### Kutipan halaman:
•••

Pengusaha Keluhkan Masih Tingginya Bunga Kredit

Fetry Wuryasti
25/11/2020 17:55
Pengusaha Keluhkan Masih Tingginya Bunga Kredit
KREDIT PRODUKTIF UMKM: Pengunjung melihat hasil UKM penerima kredit produktif program Pemulihan Ekonomi Nasional (PEN) di Bogor, Jawa Barat.(MI/RAMDANI)

KETUA Asosiasi Pengusaha Indonesia (Apindo) Bidang Pasar Modal Gunawan Tjokro menyebut tingkat bunga kredit bank masih terlalu tinggi bagi dunia usaha jika dibandingkan dengan negara lain.

"Bunga kredit bank di Indonesia, yang di bank besar di kisaran 8% dan bank yang agak sedikit kecil masih pada level 10-11%. Saya boleh katakan rasio antara bunga deposito dan pinjaman hampir sekitar tiga kali," kata Gunawan dalam webinar Economic Outlook 2021 tentang Geliat Industri Perbankan 2021, Rabu (25/11).

Di BRI, per 30 September 2020, suku bunga dasar kredit korporasi tercatat sebesar 9,95%, ritel 9,8%, mikro 16,75%, KPR 9,9%, dan non-KPR 12%. Sedangkan suku bunga deposito BRI pada kisaran 4,75%-5,5%.

Di BNI, suku bunga dasar kredit korporasi 9,8%, ritel 9,8%, KPR 10,15%, non-KPR 11,95%. Sedangkan suku bunga deposito pada 3,5%.

Begitu pula Bank Mandiri, suku bunga dasar kredit korporasi 9,85%, ritel 9,8%, mikro 11,5%, KPR 10%, non-KPR 11,6%. Suku bunga deposito pada kisaran 3,26%-3,48%.

Gunawan membandingkan dengan Thailand, Malaysia, dan Tiongkok yang rasionya hanya hampir dua kali lipat. Dia mencontohkan pihaknya baru menutup pinjaman fixed lima tahun di Thailand hanya dengan bunga 3,5%.

•••

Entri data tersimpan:
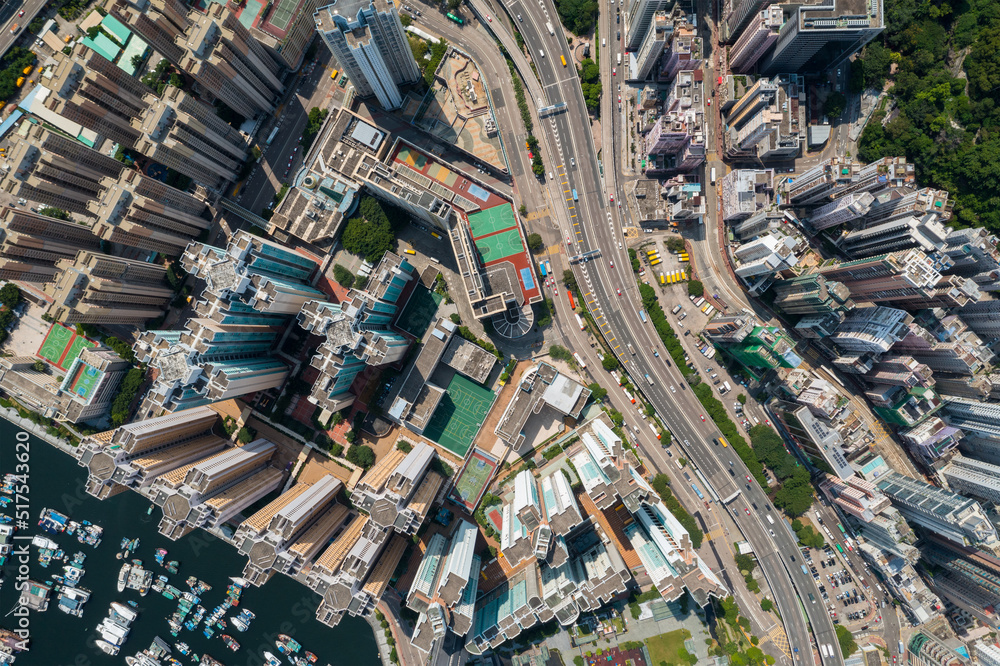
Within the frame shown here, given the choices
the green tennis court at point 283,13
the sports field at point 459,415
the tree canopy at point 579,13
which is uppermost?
the tree canopy at point 579,13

•••

### Kumpulan tugas:
• A. Tuliskan ulang bagian artikel tentang bunga kredit, mulai dari "Begitu pula Bank" dan terus sampai "dengan bunga 3,5%.".
• B. Dalam artikel tentang bunga kredit, berapa bunga pinjaman fixed lima tahun yang baru ditutup pihak Gunawan di Thailand?

### Kumpulan jawaban:
• A.
Begitu pula Bank Mandiri, suku bunga dasar kredit korporasi 9,85%, ritel 9,8%, mikro 11,5%, KPR 10%, non-KPR 11,6%. Suku bunga deposito pada kisaran 3,26%-3,48%.

Gunawan membandingkan dengan Thailand, Malaysia, dan Tiongkok yang rasionya hanya hampir dua kali lipat. Dia mencontohkan pihaknya baru menutup pinjaman fixed lima tahun di Thailand hanya dengan bunga 3,5%.

• B. 3,5%.